Our study results indicated gender differences stemming from both agility performance and oculomotor function. These results align with existing research, which shows that males typically have faster agility performances than females (Spiteri et al., 2014; Zwierko et al., 2023). The disparity in agility tasks between genders is largely ascribed to factors such as neuromuscular traits (Landry et al., 2009), lower limb strength (Spiteri et al., 2013), exit velocity, and ground reaction forces (Condello et al., 2016), along with possible variations in perceptual-cognitive processing. Specifically, Spiteri et al. (2014) observed that in team sports, male athletes exhibited significantly quicker agility movements, generating more force and impulse, and showing greater trunk and knee flexion angles than females, leading to notable gender differences in decision-making time and post-stride velocity.

Regarding oculomotor function, we observed that the main difference between groups pertained to the number of saccadic movements, where female volleyball players exceeded both male volleyball and basketball players as well as female basketball players. In contrast, Zwierko et al. (2023) found that male volleyball players, compared to female players, had significantly better saccade dynamics, although other perceptual-cognitive factors (such as selective attention, simple reaction time, complex reaction time, and sensory sensitivity) showed non-significant or small to moderate differences in relation to gender. Shaqiri et al. (2018) observed that differences between genders in visual and perceptual functions varied widely. In their study involving fifteen distinct visual tasks, it was found that males significantly outperformed females in areas such as simple reaction time, visual acuity, visual backward masking, detecting motion direction, interpreting biological motion, and perceiving the Ponzo illusion. Our findings call for additional studies to validate the existence of gender-related disparities in oculomotor control during agility tasks.

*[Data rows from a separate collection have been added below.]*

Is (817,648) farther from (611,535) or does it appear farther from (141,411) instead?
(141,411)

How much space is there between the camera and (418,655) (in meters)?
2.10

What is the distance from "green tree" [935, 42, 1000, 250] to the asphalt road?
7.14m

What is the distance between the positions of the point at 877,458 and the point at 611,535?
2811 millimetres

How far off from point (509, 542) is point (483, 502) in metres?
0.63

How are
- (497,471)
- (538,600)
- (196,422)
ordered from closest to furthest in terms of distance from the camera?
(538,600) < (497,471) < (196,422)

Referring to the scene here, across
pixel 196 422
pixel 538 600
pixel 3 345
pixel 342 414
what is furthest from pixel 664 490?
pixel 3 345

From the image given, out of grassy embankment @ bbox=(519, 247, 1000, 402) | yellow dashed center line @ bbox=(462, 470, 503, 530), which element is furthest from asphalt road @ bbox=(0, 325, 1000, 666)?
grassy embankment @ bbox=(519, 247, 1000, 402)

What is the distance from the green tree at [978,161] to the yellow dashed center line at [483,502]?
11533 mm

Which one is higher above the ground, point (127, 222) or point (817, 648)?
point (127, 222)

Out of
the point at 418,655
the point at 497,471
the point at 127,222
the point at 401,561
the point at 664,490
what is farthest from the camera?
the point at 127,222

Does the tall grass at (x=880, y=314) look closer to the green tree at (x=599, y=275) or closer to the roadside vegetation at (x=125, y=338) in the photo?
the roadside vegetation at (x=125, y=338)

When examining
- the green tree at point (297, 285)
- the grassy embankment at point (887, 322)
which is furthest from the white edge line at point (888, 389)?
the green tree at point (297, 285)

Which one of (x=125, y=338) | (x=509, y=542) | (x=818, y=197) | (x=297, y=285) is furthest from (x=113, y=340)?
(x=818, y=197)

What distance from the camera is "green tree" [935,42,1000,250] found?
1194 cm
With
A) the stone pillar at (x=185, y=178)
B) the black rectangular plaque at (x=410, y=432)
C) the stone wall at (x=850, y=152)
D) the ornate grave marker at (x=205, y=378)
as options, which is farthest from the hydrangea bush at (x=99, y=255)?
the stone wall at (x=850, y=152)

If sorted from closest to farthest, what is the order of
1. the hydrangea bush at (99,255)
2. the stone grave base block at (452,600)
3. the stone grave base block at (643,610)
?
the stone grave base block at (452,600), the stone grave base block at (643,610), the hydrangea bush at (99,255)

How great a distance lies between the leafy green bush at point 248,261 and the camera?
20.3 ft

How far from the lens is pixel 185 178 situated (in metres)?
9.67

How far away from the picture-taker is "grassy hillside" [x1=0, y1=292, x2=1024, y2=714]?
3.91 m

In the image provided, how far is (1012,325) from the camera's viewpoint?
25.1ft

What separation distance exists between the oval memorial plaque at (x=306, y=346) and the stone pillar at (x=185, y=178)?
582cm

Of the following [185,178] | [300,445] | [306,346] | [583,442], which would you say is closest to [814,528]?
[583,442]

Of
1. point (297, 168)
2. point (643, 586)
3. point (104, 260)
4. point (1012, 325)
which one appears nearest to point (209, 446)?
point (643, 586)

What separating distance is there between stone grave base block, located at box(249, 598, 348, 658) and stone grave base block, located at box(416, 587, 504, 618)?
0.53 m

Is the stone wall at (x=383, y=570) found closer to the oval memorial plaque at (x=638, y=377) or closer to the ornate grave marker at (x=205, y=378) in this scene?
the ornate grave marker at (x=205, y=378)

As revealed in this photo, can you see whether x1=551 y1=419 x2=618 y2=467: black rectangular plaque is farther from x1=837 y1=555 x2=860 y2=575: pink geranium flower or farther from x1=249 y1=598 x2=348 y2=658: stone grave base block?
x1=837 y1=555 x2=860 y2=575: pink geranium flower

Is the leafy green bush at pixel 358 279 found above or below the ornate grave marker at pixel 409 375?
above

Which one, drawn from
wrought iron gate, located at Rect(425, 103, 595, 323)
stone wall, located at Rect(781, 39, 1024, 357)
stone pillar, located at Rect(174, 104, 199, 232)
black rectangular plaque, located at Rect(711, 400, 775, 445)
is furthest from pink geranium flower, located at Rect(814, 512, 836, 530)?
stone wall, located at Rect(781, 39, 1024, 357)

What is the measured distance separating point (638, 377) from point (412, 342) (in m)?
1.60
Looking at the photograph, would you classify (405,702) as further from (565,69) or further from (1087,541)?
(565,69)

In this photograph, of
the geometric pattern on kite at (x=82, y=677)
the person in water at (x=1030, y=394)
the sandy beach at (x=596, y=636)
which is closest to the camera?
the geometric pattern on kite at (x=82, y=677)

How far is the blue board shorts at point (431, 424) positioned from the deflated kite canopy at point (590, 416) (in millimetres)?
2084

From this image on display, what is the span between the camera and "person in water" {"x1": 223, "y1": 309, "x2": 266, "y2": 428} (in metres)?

This study marks progress in our understanding of the oculomotor control processes during agility field testing, yet it is not without limitations that need to be addressed. Some studies have analyzed the impact of visuo-motor processing on agility variables. For example, Zemková (2016), Horníková et al. (2021), and Popowczak et al. (2020) noted that reaction time and decision-making time influenced agility outcomes. Our current research focused primarily on the impact of oculomotor function on agility performance, which does not explain all cognitive aspects (Krzepota et al., 2015). Secondly, saccades were treated as a unified entity, which limited the exploration of the influence of catch-up saccades on the adopted gaze strategies. Thirdly, our study participants presented an amateur performance level, therefore, generalizing conclusions to other populations, for example elite athletes, is not feasible. Future studies should continue among athletes of a higher sports level. Lastly, in assessing agility, we utilized a non-specific (light) stimulus. While the primary advantage of this type of stimulus is its ability to be consistently programmed to appear at the same time during each test, enhancing reproducibility (Paul et al., 2016), it has been suggested that agility tests using specific (human) stimuli might better reflect real-world scenarios, thereby offering greater ecological validity and relevance to actual sports performance (Morral-Yepes et al., 2022).

Conclusions

The choice of oculomotor scanning strategies in agility tasks significantly influences athletic performance. The variance in performance is dependent on both the specific sports discipline and the athlete’s gender. This research sheds light on new approaches to employing oculomotor scanning strategies tailored to the unique demands of different sports environments.